→ **Excerpts from a spatial dataset**:
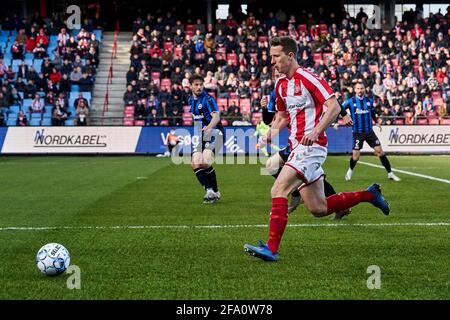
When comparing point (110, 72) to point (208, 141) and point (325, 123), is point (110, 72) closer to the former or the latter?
point (208, 141)

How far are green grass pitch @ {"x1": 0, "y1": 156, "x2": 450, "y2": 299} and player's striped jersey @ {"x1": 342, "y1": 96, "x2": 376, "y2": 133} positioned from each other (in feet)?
9.87

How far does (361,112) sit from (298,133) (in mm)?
10728

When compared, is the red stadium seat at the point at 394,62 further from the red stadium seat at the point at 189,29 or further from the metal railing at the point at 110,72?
the metal railing at the point at 110,72

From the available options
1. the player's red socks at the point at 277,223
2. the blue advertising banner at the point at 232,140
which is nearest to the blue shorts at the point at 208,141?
the player's red socks at the point at 277,223

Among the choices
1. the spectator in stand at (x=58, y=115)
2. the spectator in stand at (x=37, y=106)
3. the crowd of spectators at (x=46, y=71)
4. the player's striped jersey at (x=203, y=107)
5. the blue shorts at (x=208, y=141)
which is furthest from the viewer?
the spectator in stand at (x=37, y=106)

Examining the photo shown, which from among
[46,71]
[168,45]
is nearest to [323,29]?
[168,45]

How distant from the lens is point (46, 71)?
115ft

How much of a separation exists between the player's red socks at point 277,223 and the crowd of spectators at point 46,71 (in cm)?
2556

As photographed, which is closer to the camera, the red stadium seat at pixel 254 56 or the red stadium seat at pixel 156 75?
the red stadium seat at pixel 156 75

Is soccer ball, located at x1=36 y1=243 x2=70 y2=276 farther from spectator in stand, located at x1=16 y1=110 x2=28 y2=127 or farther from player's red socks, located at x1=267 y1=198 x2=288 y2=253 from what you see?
spectator in stand, located at x1=16 y1=110 x2=28 y2=127

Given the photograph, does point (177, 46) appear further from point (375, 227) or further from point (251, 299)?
point (251, 299)

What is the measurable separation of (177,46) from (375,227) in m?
28.5

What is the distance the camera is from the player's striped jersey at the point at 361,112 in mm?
17891

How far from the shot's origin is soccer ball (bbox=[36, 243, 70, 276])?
6340 mm
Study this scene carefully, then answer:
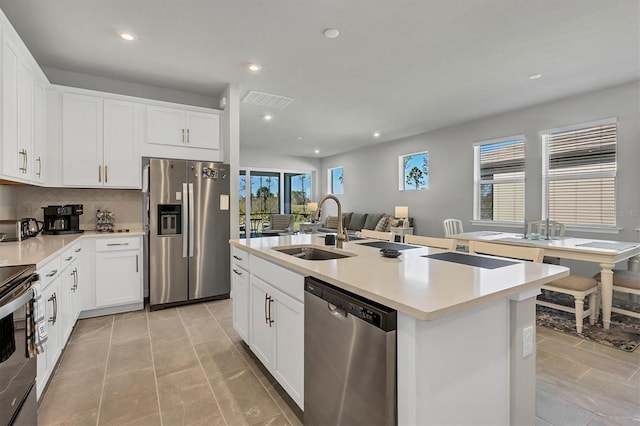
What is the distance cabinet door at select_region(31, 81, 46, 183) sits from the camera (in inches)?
108

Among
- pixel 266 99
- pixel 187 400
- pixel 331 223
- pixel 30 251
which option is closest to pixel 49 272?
pixel 30 251

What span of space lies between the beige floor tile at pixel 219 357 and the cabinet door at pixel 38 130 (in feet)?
6.98

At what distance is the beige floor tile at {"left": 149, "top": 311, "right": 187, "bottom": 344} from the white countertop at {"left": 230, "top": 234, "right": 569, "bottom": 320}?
5.24 ft

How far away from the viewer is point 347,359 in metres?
1.27

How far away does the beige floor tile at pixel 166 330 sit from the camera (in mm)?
2799

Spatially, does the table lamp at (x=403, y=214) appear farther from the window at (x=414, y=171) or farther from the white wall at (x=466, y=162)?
the window at (x=414, y=171)

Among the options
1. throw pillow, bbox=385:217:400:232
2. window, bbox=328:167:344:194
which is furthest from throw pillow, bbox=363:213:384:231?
window, bbox=328:167:344:194

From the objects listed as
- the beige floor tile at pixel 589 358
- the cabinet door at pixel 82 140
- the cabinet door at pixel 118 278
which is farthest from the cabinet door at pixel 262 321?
the cabinet door at pixel 82 140

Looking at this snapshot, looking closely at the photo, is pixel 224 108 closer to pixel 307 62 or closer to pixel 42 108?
pixel 307 62

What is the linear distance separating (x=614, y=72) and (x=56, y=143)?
6.15 metres

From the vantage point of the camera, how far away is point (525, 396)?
1.41 meters

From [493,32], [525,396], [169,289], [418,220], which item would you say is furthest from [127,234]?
[418,220]

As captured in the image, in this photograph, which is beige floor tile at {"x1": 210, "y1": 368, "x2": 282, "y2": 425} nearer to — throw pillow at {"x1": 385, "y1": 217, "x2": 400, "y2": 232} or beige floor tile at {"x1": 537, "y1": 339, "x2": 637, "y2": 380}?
beige floor tile at {"x1": 537, "y1": 339, "x2": 637, "y2": 380}

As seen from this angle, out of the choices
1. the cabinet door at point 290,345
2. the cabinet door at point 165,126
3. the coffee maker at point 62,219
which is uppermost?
the cabinet door at point 165,126
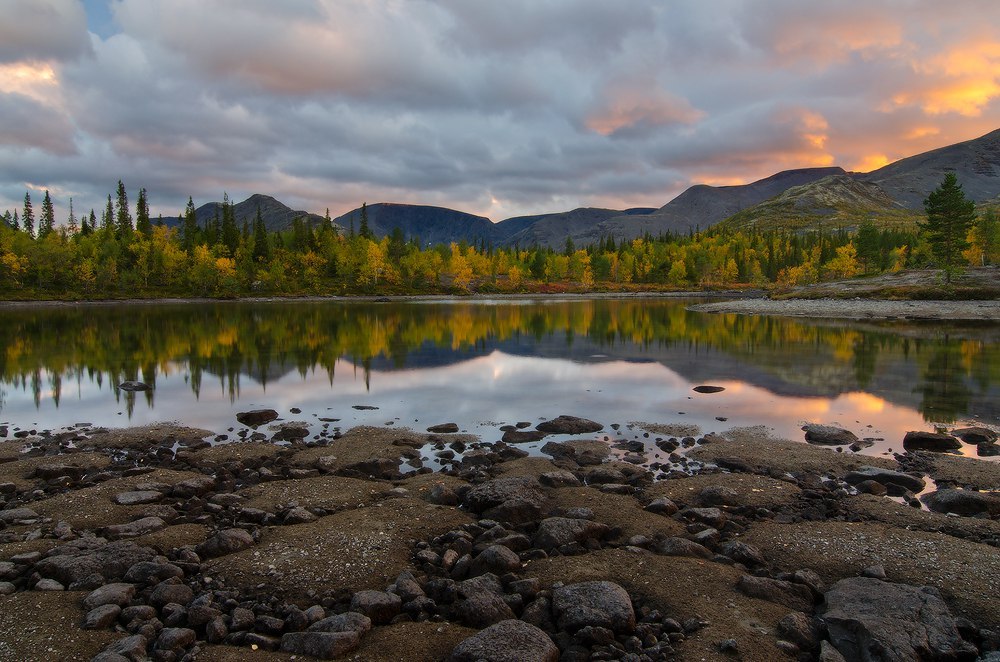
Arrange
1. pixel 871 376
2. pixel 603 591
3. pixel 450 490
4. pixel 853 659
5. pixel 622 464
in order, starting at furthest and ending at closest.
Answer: pixel 871 376 < pixel 622 464 < pixel 450 490 < pixel 603 591 < pixel 853 659

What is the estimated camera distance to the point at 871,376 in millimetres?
35875

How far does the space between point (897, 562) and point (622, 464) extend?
8.49 metres

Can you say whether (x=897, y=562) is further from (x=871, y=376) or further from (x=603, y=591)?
(x=871, y=376)

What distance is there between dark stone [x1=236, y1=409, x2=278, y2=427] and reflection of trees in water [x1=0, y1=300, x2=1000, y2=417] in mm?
6484

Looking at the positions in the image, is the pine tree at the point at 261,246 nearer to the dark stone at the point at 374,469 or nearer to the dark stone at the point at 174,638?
the dark stone at the point at 374,469

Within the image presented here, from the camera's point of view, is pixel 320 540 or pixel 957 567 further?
pixel 320 540

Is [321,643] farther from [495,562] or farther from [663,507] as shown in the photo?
[663,507]

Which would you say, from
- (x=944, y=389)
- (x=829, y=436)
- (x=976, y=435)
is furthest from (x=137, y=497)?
(x=944, y=389)

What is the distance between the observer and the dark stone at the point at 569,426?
2400cm

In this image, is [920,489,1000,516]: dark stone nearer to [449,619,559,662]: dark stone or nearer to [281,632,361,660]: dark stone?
[449,619,559,662]: dark stone

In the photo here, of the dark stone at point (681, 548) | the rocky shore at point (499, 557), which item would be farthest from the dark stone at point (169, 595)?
the dark stone at point (681, 548)

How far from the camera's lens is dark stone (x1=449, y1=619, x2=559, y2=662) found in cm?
852

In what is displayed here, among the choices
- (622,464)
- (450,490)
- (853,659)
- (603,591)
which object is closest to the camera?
(853,659)

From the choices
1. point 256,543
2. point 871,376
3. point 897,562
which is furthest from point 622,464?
point 871,376
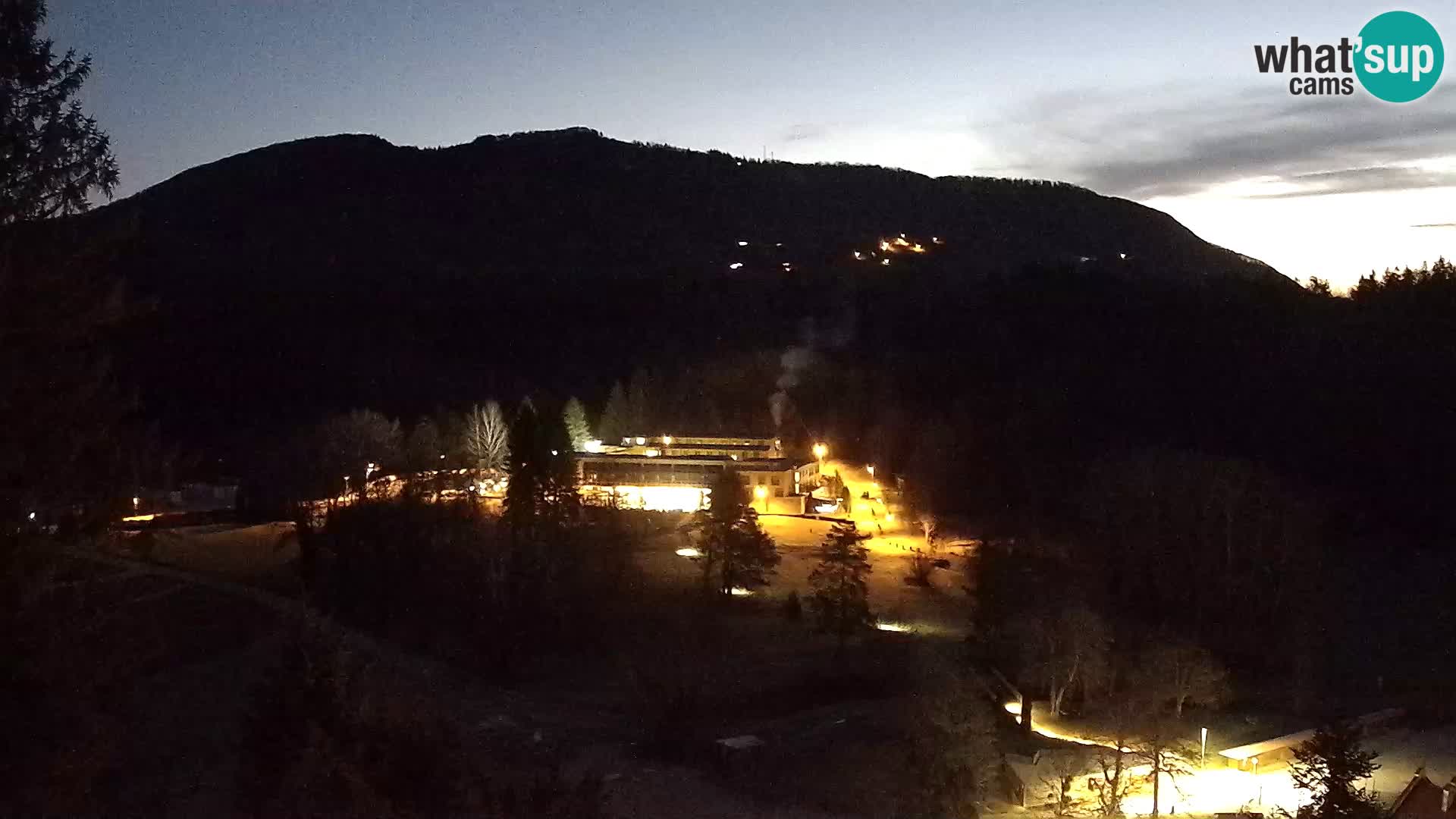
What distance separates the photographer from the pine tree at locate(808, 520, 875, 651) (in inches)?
463

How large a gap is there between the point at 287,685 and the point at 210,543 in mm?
12851

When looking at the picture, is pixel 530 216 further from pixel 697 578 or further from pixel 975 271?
pixel 697 578

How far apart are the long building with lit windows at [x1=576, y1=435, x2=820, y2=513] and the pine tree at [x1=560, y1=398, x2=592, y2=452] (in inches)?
17.9

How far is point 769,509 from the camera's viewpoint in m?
20.4

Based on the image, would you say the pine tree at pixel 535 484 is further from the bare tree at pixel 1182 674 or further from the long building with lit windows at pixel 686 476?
the bare tree at pixel 1182 674

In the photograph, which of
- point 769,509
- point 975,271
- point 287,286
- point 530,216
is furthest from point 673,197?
point 769,509

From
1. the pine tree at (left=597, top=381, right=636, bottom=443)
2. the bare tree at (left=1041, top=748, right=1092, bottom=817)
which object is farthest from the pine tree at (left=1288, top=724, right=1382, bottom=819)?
the pine tree at (left=597, top=381, right=636, bottom=443)

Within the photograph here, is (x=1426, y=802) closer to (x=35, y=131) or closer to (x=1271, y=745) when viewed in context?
(x=1271, y=745)

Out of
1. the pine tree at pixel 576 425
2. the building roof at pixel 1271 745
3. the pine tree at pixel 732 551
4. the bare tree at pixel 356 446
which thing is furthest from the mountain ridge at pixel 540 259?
the building roof at pixel 1271 745

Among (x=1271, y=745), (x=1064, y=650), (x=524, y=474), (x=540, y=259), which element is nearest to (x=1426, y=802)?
(x=1271, y=745)

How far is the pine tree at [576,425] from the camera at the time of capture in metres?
24.0

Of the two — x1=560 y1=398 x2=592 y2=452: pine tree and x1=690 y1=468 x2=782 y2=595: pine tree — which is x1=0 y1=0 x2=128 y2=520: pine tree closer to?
x1=690 y1=468 x2=782 y2=595: pine tree

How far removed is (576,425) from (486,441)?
273 centimetres

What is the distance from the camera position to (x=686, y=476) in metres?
21.2
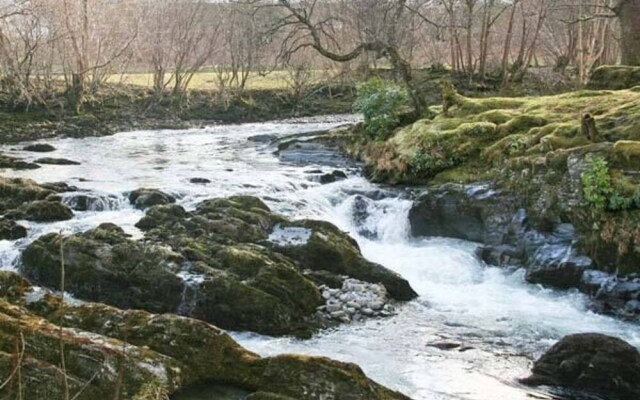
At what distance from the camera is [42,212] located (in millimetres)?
14555

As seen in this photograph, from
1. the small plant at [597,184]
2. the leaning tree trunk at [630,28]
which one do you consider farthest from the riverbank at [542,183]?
the leaning tree trunk at [630,28]

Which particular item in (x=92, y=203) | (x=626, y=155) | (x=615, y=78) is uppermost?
(x=615, y=78)

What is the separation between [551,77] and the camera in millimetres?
36469

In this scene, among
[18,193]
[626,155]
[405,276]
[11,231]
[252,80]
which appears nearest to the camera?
[626,155]

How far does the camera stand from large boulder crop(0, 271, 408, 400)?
16.5ft

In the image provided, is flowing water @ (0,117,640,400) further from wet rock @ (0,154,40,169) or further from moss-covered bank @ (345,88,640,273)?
moss-covered bank @ (345,88,640,273)

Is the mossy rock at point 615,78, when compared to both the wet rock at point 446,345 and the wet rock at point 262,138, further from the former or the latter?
the wet rock at point 262,138

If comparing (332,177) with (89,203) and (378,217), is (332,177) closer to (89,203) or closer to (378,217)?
(378,217)

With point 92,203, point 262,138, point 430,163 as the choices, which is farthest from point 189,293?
point 262,138

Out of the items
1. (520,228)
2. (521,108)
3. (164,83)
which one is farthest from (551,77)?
(520,228)

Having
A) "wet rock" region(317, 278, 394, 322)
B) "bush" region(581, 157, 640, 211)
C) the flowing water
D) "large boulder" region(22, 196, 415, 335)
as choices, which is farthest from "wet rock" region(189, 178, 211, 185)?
"bush" region(581, 157, 640, 211)

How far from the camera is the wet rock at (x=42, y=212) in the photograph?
14.5 meters

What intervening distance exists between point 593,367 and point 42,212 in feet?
36.1

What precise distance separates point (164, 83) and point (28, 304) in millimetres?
37254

→ **Objective**:
Through the last line of the entries above, beginning at the line containing "Which particular item", transcribe each line exactly, both ends included and nothing more.

→ **Solution for this exercise**:
Which particular item in (x=92, y=203) | (x=626, y=155) | (x=615, y=78) is uppermost?
(x=615, y=78)

What is the separation between [551,77] and the camera in millimetres?
36469

In this scene, among
[18,193]
[626,155]
[405,276]
[11,231]
[252,80]
which appears nearest to the camera?
[626,155]

How far does the camera stand from large boulder crop(0, 271, 408, 400)?
16.5ft

In the image provided, is flowing water @ (0,117,640,400) further from wet rock @ (0,154,40,169) or further from moss-covered bank @ (345,88,640,273)?
moss-covered bank @ (345,88,640,273)

Is the mossy rock at point 615,78, when compared to both the wet rock at point 446,345 and the wet rock at point 262,138, further from the former or the latter?
the wet rock at point 262,138

If comparing (332,177) with (89,203) and (378,217), is (332,177) closer to (89,203) or closer to (378,217)?
(378,217)

With point 92,203, point 262,138, point 430,163 as the choices, which is farthest from point 189,293?
point 262,138

Out of the items
1. (520,228)
2. (521,108)
3. (164,83)
which one is farthest from (551,77)?
(520,228)

Having
A) "wet rock" region(317, 278, 394, 322)
B) "bush" region(581, 157, 640, 211)
C) the flowing water
D) "large boulder" region(22, 196, 415, 335)
as choices, which is farthest from "wet rock" region(189, 178, 211, 185)?
"bush" region(581, 157, 640, 211)

How far from the camera is the wet rock at (x=42, y=212) in the photograph?
14.5 meters

What intervening distance exists between point 593,367 and point 42,212 in feet?
36.1

What precise distance separates point (164, 83) and point (28, 304) in millimetres?
37254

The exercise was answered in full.